The openness towards the unknown was nonetheless sufficient enough to allow for ‘Frequencies’ to reach number 42 of the British album charts in 1991. The record was among the first techno albums ever, but it gathered quite some attention beyond dancefloors as well. Already their single »LFO« from 1990 had made it into the British charts. Furthermore, it is the only track the duo from Leeds did not produce entirely on their own. Also involved was the Warehouse resident Martin Williams aka DJ Martin. It was thanks to their colleague that the duo ended up with Warp in the first place since Williams had played the demo of »LFO« at the Warehouse, thereby sparking the Sheffield label’s interest.
LFO, named after the low frequency oscillator used for sound synthesis in synthesizers, were Mark Bell and Gez Varley. The two had met at a breakdance contest in Leeds during the mid-eighties. Already as teenagers they had been toying around with drum machines. Questions such as how to use them in order to make people dance were of secondary importance to them. Perhaps this approach of carefree trial and error, too, was responsible for their style becoming so successful.
This seeming contrast in LFO, the physical pervasiveness of their bass sounds and the cerebral approach in the higher frequencies, makes up the charm of »Frequencies«. 30 years in, it has lost none of its effect.
In the late eighties there was a »Bleep« community of musicians in Northern England who, by employing game sounds and producing tracks in a rather spartan mode, put a very distinct conception of club music to the test. Among them were also Nightmares on Wax who LFO were friends with. The bleep approach was carried further by LFO, their singles »LFO« and »We Are Back« proving to be subbass monsters suitable to shake factory floors and eventually guaranteeing the success of the style. Or they would follow an altogether different track such as in »Nurture« with its melodies turned into something altogether shimmering and impalpable by the playful use of glided pitch, thus providing a blueprint for the sonic sophistications of IDM.

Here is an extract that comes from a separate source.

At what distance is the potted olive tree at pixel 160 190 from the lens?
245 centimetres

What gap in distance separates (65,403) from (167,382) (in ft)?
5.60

This seeming contrast in LFO, the physical pervasiveness of their bass sounds and the cerebral approach in the higher frequencies, makes up the charm of »Frequencies«. 30 years in, it has lost none of its effect. Ideally, their music works on both levels at once – or rather it causes rhythmic movement in its listeners by physical or mental means optionally. Also to be counted among the strengths of LFO is the clacking and, by today’s standards, old-fashioned character of the drum machines. However, they rarely keep rattling along, instead, their rough syncopation betrays early influences of Hip Hop in Bell and Varley.
● Vinyl 2LP Although definitely techno celebrities in their own day, LFO, other than their bird-of-paradise-like label colleagues Aphex Twin or Autechre, never quite achieved pop star status. This was perhaps thanks to the fact that beside their comparatively down-to-earth techno IDM hybrid, they were clearly more modest in terms of releasing. »Advance« from 1996 was the second and last album as a duo. After that Bell became a talking point as a producer of Björk, among others. Varley, on the other hand, would go on to release a series of solo techno albums that would go a little under the radar. In 2003, Bell released a final LFO record entitled »Sheath«. His early death in 2014 put an end to the project. What remains, is a sonorous future promise that has fully been made good on.